Wednesday, July 3, 2013

"Why Do We Need to Know This?" Look to July 4

            In a recent post on his Practical Theory blog, Chris Lehmann wrote about “the question that many teachers hate to hear from students in their classrooms”: Why do we need to know this? (Full post here.) I remember hearing that question, and sometimes my answers were better than at others. Too often teachers answer in the heat of the moment and provide a rationale designed to generate compliance rather than understanding—usually that it will be on the test. After all, they’re kids, we have a curriculum to cover, and time is a’wastin’! If we do become more philosophical, it’s often with a vague statement about knowledge for knowledge’s sake.

When this happens, though, we miss key learning opportunities for everyone engaged in the educational process. I totally agree with Chris when he writes, “Students deserve an answer to the question. And we, as educators, need to understand that if we can’t answer the question powerfully, we have to start questioning what we teach and how we teach it.” Striving for answers to that very question has been a sometimes subtle, occasionally overt theme of this blog. Here comes more of the latter.
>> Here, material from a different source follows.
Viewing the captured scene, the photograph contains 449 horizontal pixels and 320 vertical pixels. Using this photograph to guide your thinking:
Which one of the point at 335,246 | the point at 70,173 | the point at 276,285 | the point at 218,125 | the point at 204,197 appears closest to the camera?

As one should expect from someone who include the word practical in the name of his blog, Chris provides some concrete examples of how taking a pedagogical approach based on questions can provide some immediate relevance for students. He adds, “Equally as important, all of those questions could lead students to engage in powerful problem-solving, artifact-building, and reflection as they consider their personal answers to those questions.” Yes, that’s what we want. Along with those to become life-long habits which drive a lifetime of personal growth.
            But there’s more, which Chris also touches upon: “If we remember that the time students spend in school is supposed to be about helping them to become better citizens, then the question of ‘Why do we need to know this?’ becomes essential to what and why we teach.”
            While I agree completely with Chris about the goal—and I don’t know many people who, when pushed and prodded, would disagree—I also wonder how many people think about it that way in the immediate. In my experience most people think about school primarily as preparation for the next step or a necessity for attaining certain objectives. Since Chris leaves the point hanging out there as a given, I want to explore it a bit more…and then offer another reason “we need to know this.”
Since tomorrow we celebrate the 237th anniversary of The Great Signing, it’s appropriate that I look towards Thomas Jefferson. I just finished reading Jon Meacham’s Thomas Jefferson: The Art of Power. One of the most erudite of the Founding Fathers, Jefferson cited as one of this three great accomplishments the founding of the University of Virginia. He had a long-standing belief in the power of education as vital to the strength of a republic: he wrote in a 1780 letter: “I think that by far the most important bill in our whole code is that for the diffusion of knowledge among the people. No other sure foundation can be devised for the preservation of freedom and happiness.” Interestingly, Jefferson saw happiness as a reciprocal obligation, meaning it came only in conjunction with helping bring it to others. For him, learning and the subsequent growth was part of happiness.  Note he also links freedom with happiness. Jefferson fervently believed that the better educated the populace, the stronger the republic. Such idealism was particularly important as he battled the notion that government must be based on a hereditary aristocracy. Ours, he envisioned would be a nation based on a belief in the people and their potential, which was linked to that of our nation. When establishing UVa, he wrote, “The institution will be based on the illimitable freedom of the human mind. For here we are not afraid to follow truth wherever it may lead, not to tolerate any error so long as reason is left free to combat it.”
Jefferson’s phrase “the illimitable freedom of the human mind” leads to my other reason. It’s an abstract one completely without any measureables or distinct action items. But in some ways I think it’s the most important one, and I seldom have heard teachers or anyone else use it to answer that dreaded question. Humans, individually and collectively, have amazing potential. Some of it always remained untapped. Yet I believe part of our responsibility is to strive to realize as much of that potential as we can. I see it as an obligation to both ourselves and to others. It’s a way of showing gratitude for all with which we have been blessed. It’s a point of honor and integrity.

School is busy and hectic, so sometimes it’s natural and easy to give insufficient answers to difficult questions. Plus time is precious, and schools are increasingly asked to do more and more, explicitly and implicitly. Yet our students benefit tremendously when we take the time to answer their dreaded question in depth and have some crucial conversations about the purpose of their education.